**Text:**
The Nautilaceae form one of five superfamilies that make up the Nautilida according to Bernard Kummel (1964), and the only one that survived past the Triassic. The Nautilaceae comprise six families: Nautilidae, Paracenoceratidae, Pseudonautilidae, Cymatoceratidae, Hercoglossidae, and Aturiidae. Shimanskiy (1957) separated the Paracenoceratidae and Pseudonautilidae from his near equivalent Nautilina and added them to the Lyroceratina, expanding the equivalent Clydonautiloidea and bringing it into the Jurassic. The Nautilaceae are represented by Nautilus and Allonautilus , genera included in the Nautilidae.

Species in the Nautilaceae are generally smooth and involute with straight to strongly sinuous sutures and a small siphuncle. Some groups have sinuous plications or ribs.

**Required tasks:**
- A) Name every family that the Nautilaceae passage lists as part of the Nautilaceae.
- B) Retype the Nautilaceae passage word for word, everything from "The Nautilaceae form" down to "in the Nautilidae.".
- C) In the Nautilaceae passage, which genera represent the Nautilaceae?
Rely on the Nautilaceae passage alone.

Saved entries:
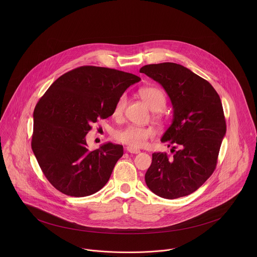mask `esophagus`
I'll return each mask as SVG.
<instances>
[{"label":"esophagus","mask_w":257,"mask_h":257,"mask_svg":"<svg viewBox=\"0 0 257 257\" xmlns=\"http://www.w3.org/2000/svg\"><path fill=\"white\" fill-rule=\"evenodd\" d=\"M126 151L130 152V153H135V154H138L141 152L140 149L138 148H134V147H126Z\"/></svg>","instance_id":"34e87169"}]
</instances>
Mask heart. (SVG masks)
I'll return each mask as SVG.
<instances>
[{
    "instance_id": "obj_1",
    "label": "heart",
    "mask_w": 257,
    "mask_h": 257,
    "mask_svg": "<svg viewBox=\"0 0 257 257\" xmlns=\"http://www.w3.org/2000/svg\"><path fill=\"white\" fill-rule=\"evenodd\" d=\"M141 98L152 110H161L166 104V97L164 92L154 86L144 87L139 91ZM126 106V96L120 95L112 109V116L119 117L123 113ZM160 118V115H156ZM115 140L118 143L126 145L131 147H142L147 145V142L153 138V132L150 128L139 125H127L126 127L118 131L114 135Z\"/></svg>"
}]
</instances>
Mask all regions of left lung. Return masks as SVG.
I'll return each mask as SVG.
<instances>
[{
    "instance_id": "1",
    "label": "left lung",
    "mask_w": 257,
    "mask_h": 257,
    "mask_svg": "<svg viewBox=\"0 0 257 257\" xmlns=\"http://www.w3.org/2000/svg\"><path fill=\"white\" fill-rule=\"evenodd\" d=\"M166 91L173 120L161 142L173 156L154 152L146 173L147 187L165 199L198 190L216 169L226 124L220 96L205 79L180 64L164 62L141 68Z\"/></svg>"
}]
</instances>
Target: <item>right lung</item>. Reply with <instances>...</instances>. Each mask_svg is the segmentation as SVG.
Masks as SVG:
<instances>
[{"instance_id":"1","label":"right lung","mask_w":257,"mask_h":257,"mask_svg":"<svg viewBox=\"0 0 257 257\" xmlns=\"http://www.w3.org/2000/svg\"><path fill=\"white\" fill-rule=\"evenodd\" d=\"M137 75L107 67L81 66L55 80L34 111L32 148L50 184L72 197L90 196L110 179L122 146L87 147L92 123L112 114L117 98Z\"/></svg>"}]
</instances>
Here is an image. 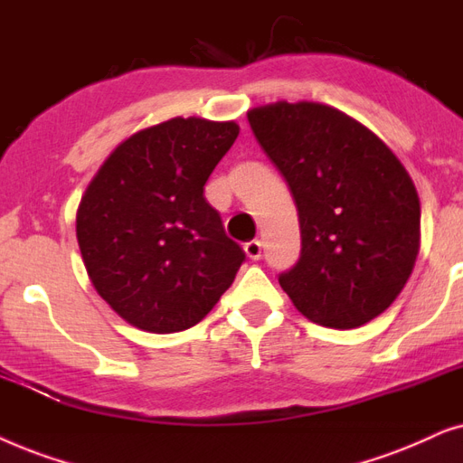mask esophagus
I'll list each match as a JSON object with an SVG mask.
<instances>
[{
	"instance_id": "obj_1",
	"label": "esophagus",
	"mask_w": 463,
	"mask_h": 463,
	"mask_svg": "<svg viewBox=\"0 0 463 463\" xmlns=\"http://www.w3.org/2000/svg\"><path fill=\"white\" fill-rule=\"evenodd\" d=\"M243 250H245V254H248L251 260H260V256H262V243L258 241V239H254V241H248L243 245Z\"/></svg>"
}]
</instances>
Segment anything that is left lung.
<instances>
[{
	"label": "left lung",
	"mask_w": 463,
	"mask_h": 463,
	"mask_svg": "<svg viewBox=\"0 0 463 463\" xmlns=\"http://www.w3.org/2000/svg\"><path fill=\"white\" fill-rule=\"evenodd\" d=\"M251 131L298 209L300 258L279 275L296 309L349 330L381 316L415 267V184L364 125L311 101L254 108Z\"/></svg>",
	"instance_id": "left-lung-1"
}]
</instances>
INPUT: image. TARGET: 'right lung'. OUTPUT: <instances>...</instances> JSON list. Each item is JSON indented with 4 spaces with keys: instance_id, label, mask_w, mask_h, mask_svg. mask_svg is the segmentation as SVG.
Returning <instances> with one entry per match:
<instances>
[{
    "instance_id": "obj_1",
    "label": "right lung",
    "mask_w": 463,
    "mask_h": 463,
    "mask_svg": "<svg viewBox=\"0 0 463 463\" xmlns=\"http://www.w3.org/2000/svg\"><path fill=\"white\" fill-rule=\"evenodd\" d=\"M239 135L235 122L171 118L109 154L78 207L92 286L139 330L199 324L245 260L205 201V182Z\"/></svg>"
}]
</instances>
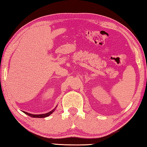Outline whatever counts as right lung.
Here are the masks:
<instances>
[{
	"label": "right lung",
	"mask_w": 147,
	"mask_h": 147,
	"mask_svg": "<svg viewBox=\"0 0 147 147\" xmlns=\"http://www.w3.org/2000/svg\"><path fill=\"white\" fill-rule=\"evenodd\" d=\"M57 107V106L56 107L54 108V109H52L51 111H50L49 113H45V114H41V115H32V114H30V113H27V112H25V111H23V113H24L25 114L27 115L28 116H29V117H32V118H45V117H49V115H51L52 113H53L55 110H56V108Z\"/></svg>",
	"instance_id": "add662e5"
}]
</instances>
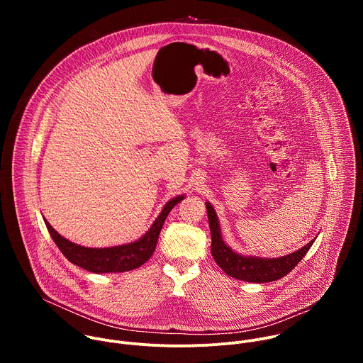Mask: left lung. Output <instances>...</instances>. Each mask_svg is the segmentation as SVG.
<instances>
[{"instance_id": "obj_1", "label": "left lung", "mask_w": 363, "mask_h": 363, "mask_svg": "<svg viewBox=\"0 0 363 363\" xmlns=\"http://www.w3.org/2000/svg\"><path fill=\"white\" fill-rule=\"evenodd\" d=\"M206 214H208L210 231H211V254L216 263L224 270L225 274L250 283H269L279 280L289 274L306 255L308 248L313 245L315 240L300 250L277 257V258H262V257H245L233 251L221 237V228L218 224L217 214L210 202H206Z\"/></svg>"}]
</instances>
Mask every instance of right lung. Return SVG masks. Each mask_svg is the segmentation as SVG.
<instances>
[{"mask_svg": "<svg viewBox=\"0 0 363 363\" xmlns=\"http://www.w3.org/2000/svg\"><path fill=\"white\" fill-rule=\"evenodd\" d=\"M182 199H184V195H179L172 198L169 202H167L162 213L158 216L157 220L153 221L149 231H146V234L140 237L138 241L129 242L125 245H116V247H108V248L82 247L62 237L47 223V220H44V223L51 238H53L56 245L60 248V251L66 255V258L70 263L96 274L123 273V272L135 270L149 260L150 255L155 251V247H157L160 233L162 230V225L168 214Z\"/></svg>", "mask_w": 363, "mask_h": 363, "instance_id": "add662e5", "label": "right lung"}]
</instances>
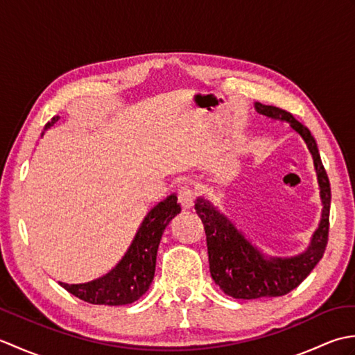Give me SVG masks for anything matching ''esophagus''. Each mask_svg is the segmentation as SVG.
Wrapping results in <instances>:
<instances>
[{"mask_svg":"<svg viewBox=\"0 0 355 355\" xmlns=\"http://www.w3.org/2000/svg\"><path fill=\"white\" fill-rule=\"evenodd\" d=\"M195 197H197V192L191 186H183L182 189H178V201L184 209H191L193 206Z\"/></svg>","mask_w":355,"mask_h":355,"instance_id":"obj_1","label":"esophagus"}]
</instances>
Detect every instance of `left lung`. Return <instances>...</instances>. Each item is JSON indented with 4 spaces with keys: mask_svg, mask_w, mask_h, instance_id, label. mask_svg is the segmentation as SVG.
<instances>
[{
    "mask_svg": "<svg viewBox=\"0 0 355 355\" xmlns=\"http://www.w3.org/2000/svg\"><path fill=\"white\" fill-rule=\"evenodd\" d=\"M256 110L271 119L286 120L294 131L302 135L313 155L315 172H318L323 210L319 229L315 230L311 245L304 254L286 259L276 258L266 261L263 256L233 227L227 218L218 212L209 201L202 198L197 200L195 212L201 218L206 230L210 275L225 294L235 299L277 297L296 288L322 259L329 233L331 186L320 160L318 143L310 130L297 122L291 112L282 108L258 102Z\"/></svg>",
    "mask_w": 355,
    "mask_h": 355,
    "instance_id": "1",
    "label": "left lung"
}]
</instances>
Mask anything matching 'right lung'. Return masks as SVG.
I'll return each instance as SVG.
<instances>
[{
    "instance_id": "obj_1",
    "label": "right lung",
    "mask_w": 355,
    "mask_h": 355,
    "mask_svg": "<svg viewBox=\"0 0 355 355\" xmlns=\"http://www.w3.org/2000/svg\"><path fill=\"white\" fill-rule=\"evenodd\" d=\"M58 120L59 116L53 117L45 125L44 131L55 125ZM180 210L182 207L177 205L175 195H171L164 201L158 202L140 225L123 259L107 276L88 284H59L73 296L88 304L116 306L135 302L148 291L153 282L158 244H160L166 225L171 223L173 216L180 214Z\"/></svg>"
}]
</instances>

**Solved tasks:**
- A) Nautilidae, Paracenoceratidae, Pseudonautilidae, Cymatoceratidae, Hercoglossidae, and Aturiidae

- B)
The Nautilaceae form one of five superfamilies that make up the Nautilida according to Bernard Kummel (1964), and the only one that survived past the Triassic. The Nautilaceae comprise six families: Nautilidae, Paracenoceratidae, Pseudonautilidae, Cymatoceratidae, Hercoglossidae, and Aturiidae. Shimanskiy (1957) separated the Paracenoceratidae and Pseudonautilidae from his near equivalent Nautilina and added them to the Lyroceratina, expanding the equivalent Clydonautiloidea and bringing it into the Jurassic. The Nautilaceae are represented by Nautilus and Allonautilus , genera included in the Nautilidae.

- C) Nautilus and Allonautilus